* DOKUMENTTEXT *
____

Gerade neoliberale Politiker und Medien verbreiten ja immer, dass eine Volkswirtschaft keine Schulden machen sollte, was dann sogar dazu führte, ein ökonomisches Unsinnsinstrument wie die „Schuldenbremse“ mit Verfassungsrang zu versehen. Dabei zeugt das von einer sehr eingeschränkten Sichtweise, denn gerade der neoliberale Kapitalismus macht Schulden ohne Ende, nur können oder wollen seine Fürsprecher das in ihrer eingeschränkten Fixierung auf monetäre Aspekte nicht erkennen.

Der ganze Unsinn dieses eindimensionalen Schuldenverständnisses gipfelte dann in dem Terminus der „schwäbischen Hausfrau“, mit dem Ex-Bundeskanzlerin Angela Merkel dann gezeigt hat, dass sie von Ökonomie so gar keine Ahnung hat – und der dennoch von vielen Medien einfach so übernommen wurde.

Was dabei nämlich nicht berücksichtigt wurde: Ein Privathaushalt funktioniert reichlich anders als ein Staatsgebilde. So kann ein Privathaushalt beispielsweise keine Staatsanleihen ausgeben und muss keine Sozialausgaben tätigen. Schon beim Vergleich der „schwäbischen Hausfrau“, die ja nur das ausgibt, was sie auch einnimmt, mit einem Unternehmen fängt es reichlich an zu hapern, denn das würde dann ja bedeuten, dass eine Firma eher dichtmachen würde, als einen Liquiditätsengpass mit einem Kredit zu überbrücken.

____

* EXTRAHIERTE ANGABEN *
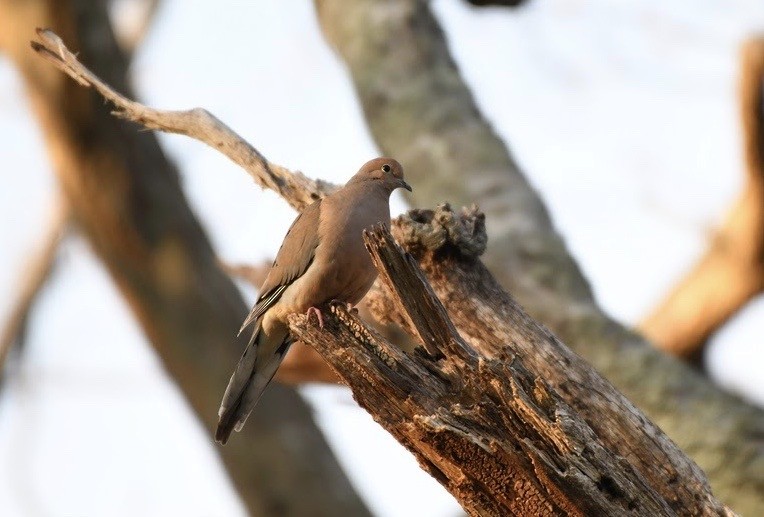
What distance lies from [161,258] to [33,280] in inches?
69.0

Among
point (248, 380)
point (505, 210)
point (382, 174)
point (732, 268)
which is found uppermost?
point (732, 268)

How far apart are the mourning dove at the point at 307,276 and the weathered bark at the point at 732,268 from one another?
2031 millimetres

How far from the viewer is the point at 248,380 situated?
4410mm

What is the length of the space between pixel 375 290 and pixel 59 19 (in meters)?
3.55

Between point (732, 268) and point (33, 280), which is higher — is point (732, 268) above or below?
above

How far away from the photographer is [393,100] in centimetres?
671

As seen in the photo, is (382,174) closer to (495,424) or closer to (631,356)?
(631,356)

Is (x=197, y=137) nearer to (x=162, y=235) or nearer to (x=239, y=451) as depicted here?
(x=162, y=235)

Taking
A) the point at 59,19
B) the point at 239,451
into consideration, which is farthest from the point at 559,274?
the point at 59,19

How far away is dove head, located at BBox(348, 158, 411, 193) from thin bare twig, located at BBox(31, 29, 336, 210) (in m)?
0.14

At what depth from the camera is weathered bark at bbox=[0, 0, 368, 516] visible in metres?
7.08

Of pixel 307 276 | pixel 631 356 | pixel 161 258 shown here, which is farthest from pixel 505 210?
pixel 161 258

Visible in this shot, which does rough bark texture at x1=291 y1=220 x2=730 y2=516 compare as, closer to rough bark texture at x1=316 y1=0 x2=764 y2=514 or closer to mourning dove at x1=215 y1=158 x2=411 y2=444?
mourning dove at x1=215 y1=158 x2=411 y2=444

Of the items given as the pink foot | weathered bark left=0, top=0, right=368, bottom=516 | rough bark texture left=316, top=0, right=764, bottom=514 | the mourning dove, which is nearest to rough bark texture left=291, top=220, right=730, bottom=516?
the pink foot
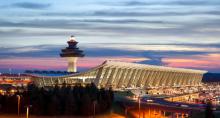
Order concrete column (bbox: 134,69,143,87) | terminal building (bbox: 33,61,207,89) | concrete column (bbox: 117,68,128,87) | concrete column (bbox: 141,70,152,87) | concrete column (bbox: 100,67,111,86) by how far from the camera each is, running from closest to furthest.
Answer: terminal building (bbox: 33,61,207,89) → concrete column (bbox: 100,67,111,86) → concrete column (bbox: 117,68,128,87) → concrete column (bbox: 134,69,143,87) → concrete column (bbox: 141,70,152,87)

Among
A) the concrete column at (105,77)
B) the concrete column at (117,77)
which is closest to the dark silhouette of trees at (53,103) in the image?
the concrete column at (105,77)

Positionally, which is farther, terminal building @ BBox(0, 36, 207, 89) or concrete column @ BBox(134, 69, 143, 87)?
concrete column @ BBox(134, 69, 143, 87)

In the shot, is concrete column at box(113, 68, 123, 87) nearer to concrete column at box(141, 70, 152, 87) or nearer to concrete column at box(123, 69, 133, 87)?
concrete column at box(123, 69, 133, 87)

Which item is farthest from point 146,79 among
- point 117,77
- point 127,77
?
point 117,77

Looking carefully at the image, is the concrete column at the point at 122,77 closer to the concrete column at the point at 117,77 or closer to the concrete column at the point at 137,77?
the concrete column at the point at 117,77

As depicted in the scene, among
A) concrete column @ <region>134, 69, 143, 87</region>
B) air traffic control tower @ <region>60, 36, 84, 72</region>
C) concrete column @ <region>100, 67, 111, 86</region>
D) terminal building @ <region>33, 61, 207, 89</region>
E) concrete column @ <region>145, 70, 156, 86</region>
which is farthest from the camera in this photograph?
air traffic control tower @ <region>60, 36, 84, 72</region>

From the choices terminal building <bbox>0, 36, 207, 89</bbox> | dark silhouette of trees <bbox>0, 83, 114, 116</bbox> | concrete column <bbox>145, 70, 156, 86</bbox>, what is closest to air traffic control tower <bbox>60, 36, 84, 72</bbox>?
terminal building <bbox>0, 36, 207, 89</bbox>

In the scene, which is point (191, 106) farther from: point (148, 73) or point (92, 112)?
point (148, 73)

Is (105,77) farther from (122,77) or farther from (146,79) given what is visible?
(146,79)
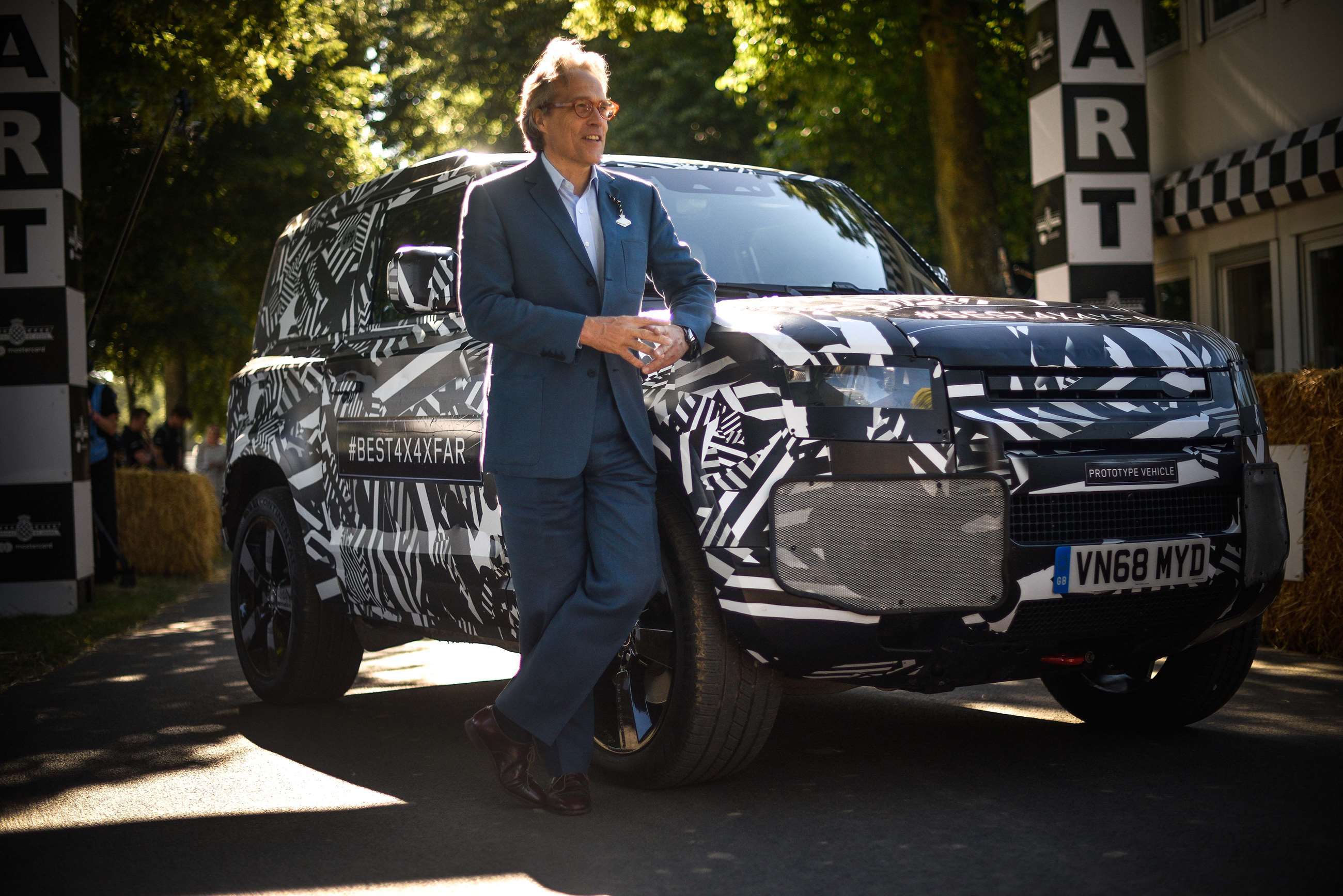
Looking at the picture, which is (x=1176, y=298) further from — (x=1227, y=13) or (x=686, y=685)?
(x=686, y=685)

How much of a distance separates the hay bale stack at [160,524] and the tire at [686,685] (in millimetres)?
13153

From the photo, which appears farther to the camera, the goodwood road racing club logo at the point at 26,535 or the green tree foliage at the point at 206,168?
the green tree foliage at the point at 206,168

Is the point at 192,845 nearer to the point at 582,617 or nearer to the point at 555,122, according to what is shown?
the point at 582,617

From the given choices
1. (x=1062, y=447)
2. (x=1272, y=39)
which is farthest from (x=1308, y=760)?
(x=1272, y=39)

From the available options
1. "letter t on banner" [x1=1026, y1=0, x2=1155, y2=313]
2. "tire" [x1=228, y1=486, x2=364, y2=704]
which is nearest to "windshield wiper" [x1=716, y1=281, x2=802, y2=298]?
"tire" [x1=228, y1=486, x2=364, y2=704]

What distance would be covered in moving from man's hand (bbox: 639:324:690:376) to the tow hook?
51.3 inches

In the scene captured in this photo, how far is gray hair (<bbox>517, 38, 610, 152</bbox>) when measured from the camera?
182 inches

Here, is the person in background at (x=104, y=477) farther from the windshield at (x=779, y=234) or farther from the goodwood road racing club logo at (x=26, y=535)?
the windshield at (x=779, y=234)

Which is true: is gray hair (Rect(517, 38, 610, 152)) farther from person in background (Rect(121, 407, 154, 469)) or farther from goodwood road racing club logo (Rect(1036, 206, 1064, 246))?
person in background (Rect(121, 407, 154, 469))

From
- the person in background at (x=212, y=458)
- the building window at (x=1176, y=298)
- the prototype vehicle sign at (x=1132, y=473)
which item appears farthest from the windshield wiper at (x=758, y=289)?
the person in background at (x=212, y=458)

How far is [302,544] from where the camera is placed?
6.60m

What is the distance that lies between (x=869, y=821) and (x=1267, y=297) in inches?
437

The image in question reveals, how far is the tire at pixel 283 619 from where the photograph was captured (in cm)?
664

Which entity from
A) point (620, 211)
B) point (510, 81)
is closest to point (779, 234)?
point (620, 211)
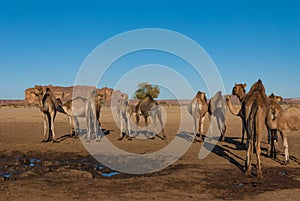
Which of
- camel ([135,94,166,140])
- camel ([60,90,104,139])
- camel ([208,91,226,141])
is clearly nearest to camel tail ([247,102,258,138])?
camel ([208,91,226,141])

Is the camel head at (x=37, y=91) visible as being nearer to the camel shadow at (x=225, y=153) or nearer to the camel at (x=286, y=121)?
the camel shadow at (x=225, y=153)

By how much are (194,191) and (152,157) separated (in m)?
5.62

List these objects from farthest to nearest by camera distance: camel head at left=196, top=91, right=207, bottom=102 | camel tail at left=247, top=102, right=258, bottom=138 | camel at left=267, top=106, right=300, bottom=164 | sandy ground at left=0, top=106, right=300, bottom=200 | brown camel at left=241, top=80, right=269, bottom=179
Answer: camel head at left=196, top=91, right=207, bottom=102
camel at left=267, top=106, right=300, bottom=164
camel tail at left=247, top=102, right=258, bottom=138
brown camel at left=241, top=80, right=269, bottom=179
sandy ground at left=0, top=106, right=300, bottom=200

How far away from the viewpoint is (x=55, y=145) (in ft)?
57.6

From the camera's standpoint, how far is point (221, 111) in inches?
761

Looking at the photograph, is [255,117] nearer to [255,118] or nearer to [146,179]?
[255,118]

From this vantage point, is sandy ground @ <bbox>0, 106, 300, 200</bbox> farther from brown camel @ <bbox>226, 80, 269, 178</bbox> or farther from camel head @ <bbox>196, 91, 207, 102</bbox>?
camel head @ <bbox>196, 91, 207, 102</bbox>

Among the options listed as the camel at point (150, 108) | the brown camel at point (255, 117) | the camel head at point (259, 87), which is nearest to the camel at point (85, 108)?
the camel at point (150, 108)

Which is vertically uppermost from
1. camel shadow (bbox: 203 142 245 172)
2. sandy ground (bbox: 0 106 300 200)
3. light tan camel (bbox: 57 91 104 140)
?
Result: light tan camel (bbox: 57 91 104 140)

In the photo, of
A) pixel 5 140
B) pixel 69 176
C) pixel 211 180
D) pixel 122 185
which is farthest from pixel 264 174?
pixel 5 140

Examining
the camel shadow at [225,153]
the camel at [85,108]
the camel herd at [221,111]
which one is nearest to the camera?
the camel herd at [221,111]

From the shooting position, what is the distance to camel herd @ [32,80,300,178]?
1080 cm

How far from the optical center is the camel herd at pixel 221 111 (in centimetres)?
1080

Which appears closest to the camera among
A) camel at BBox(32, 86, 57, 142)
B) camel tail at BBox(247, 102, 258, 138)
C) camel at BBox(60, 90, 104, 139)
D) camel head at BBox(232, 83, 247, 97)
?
camel tail at BBox(247, 102, 258, 138)
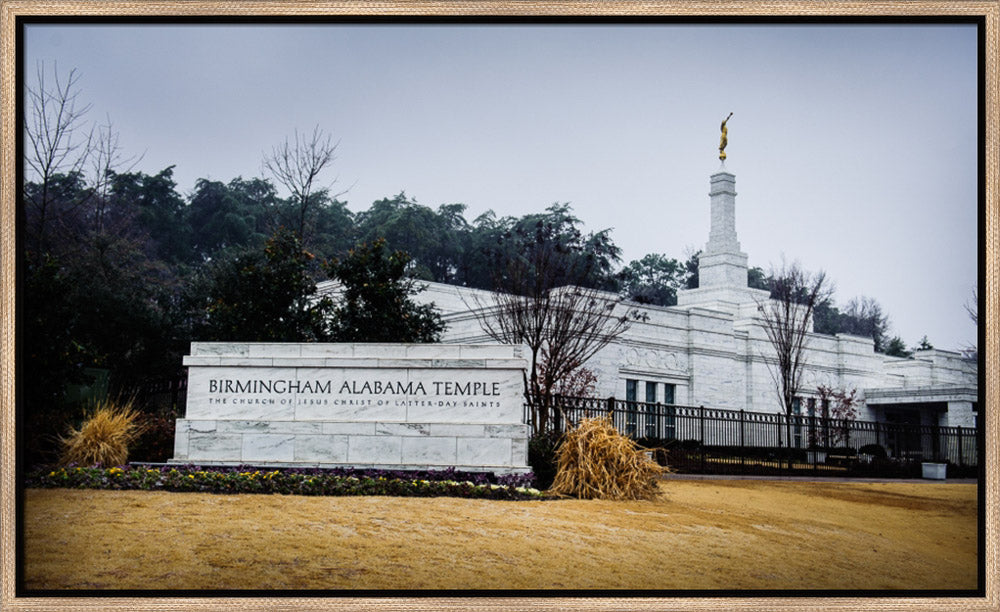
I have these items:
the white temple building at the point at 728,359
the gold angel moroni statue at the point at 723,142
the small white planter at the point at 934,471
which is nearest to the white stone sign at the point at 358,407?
the small white planter at the point at 934,471

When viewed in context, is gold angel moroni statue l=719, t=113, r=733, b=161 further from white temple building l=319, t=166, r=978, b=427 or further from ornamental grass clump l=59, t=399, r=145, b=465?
ornamental grass clump l=59, t=399, r=145, b=465

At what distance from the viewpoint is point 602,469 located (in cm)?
1272

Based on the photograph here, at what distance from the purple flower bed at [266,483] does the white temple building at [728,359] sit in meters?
16.7

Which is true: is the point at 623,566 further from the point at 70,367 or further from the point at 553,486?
the point at 70,367

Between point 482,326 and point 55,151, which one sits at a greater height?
point 55,151

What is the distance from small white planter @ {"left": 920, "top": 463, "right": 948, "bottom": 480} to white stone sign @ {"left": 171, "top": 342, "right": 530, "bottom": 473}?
12.1m

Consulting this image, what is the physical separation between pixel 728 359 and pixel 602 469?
22291mm

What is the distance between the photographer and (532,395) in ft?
68.2

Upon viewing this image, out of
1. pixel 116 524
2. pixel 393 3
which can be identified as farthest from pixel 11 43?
pixel 116 524

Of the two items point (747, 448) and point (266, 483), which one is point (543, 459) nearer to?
point (266, 483)

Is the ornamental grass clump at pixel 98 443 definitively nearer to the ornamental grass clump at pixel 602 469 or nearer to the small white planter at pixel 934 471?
the ornamental grass clump at pixel 602 469

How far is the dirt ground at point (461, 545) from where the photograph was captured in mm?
8133

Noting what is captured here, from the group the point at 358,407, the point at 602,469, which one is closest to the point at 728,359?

____

* ANFORDERUNG *
Fahren Sie mit dem Text über Staatsschulden und die „schwäbische Hausfrau“ fort, und zwar im Anschluss an seinen letzten Satz. Die Einträge werden hier nicht gebraucht.

* IHRE ANTWORT *
Wie absurd also diese Sparpolitik und die „Schuldenbremse“ sind, habe ich ja im Zusammenhang mit der Corona-Pandemie schon mal vor einigen Jahren in einem Artikel erläutert. Das ökonomische Grundprinzip der Saldenmechanik, nachdem die Schulden des einen immer die Ersparnisse eines anderen sind, wird dabei nämlich komplett außer Acht gelassen: Wenn alle sparen, dann klemmt die Wirtschaft massiv.

Und vor allem geht dann die Infrastruktur den Bach runter, was wir ja auch zurzeit beobachten können: Schulen, Straßen, Brücken … Wenn aus falscher Sparsamkeit Sachen nicht rechtzeitig instand gesetzt werden, sondern dann später komplett erneuert werden müssen, wenn es gar nicht mehr anders geht, dann ist das nicht nur in der Regel sehr viel teurer, sondern findet oftmals auch unkoordiniert statt, was dann zu weiteren volkswirtschaftlichen Schäden führt, beispielsweise in Form von Verkehrskollapsen aufgrund von vielen gleichzeitigen Baustellen.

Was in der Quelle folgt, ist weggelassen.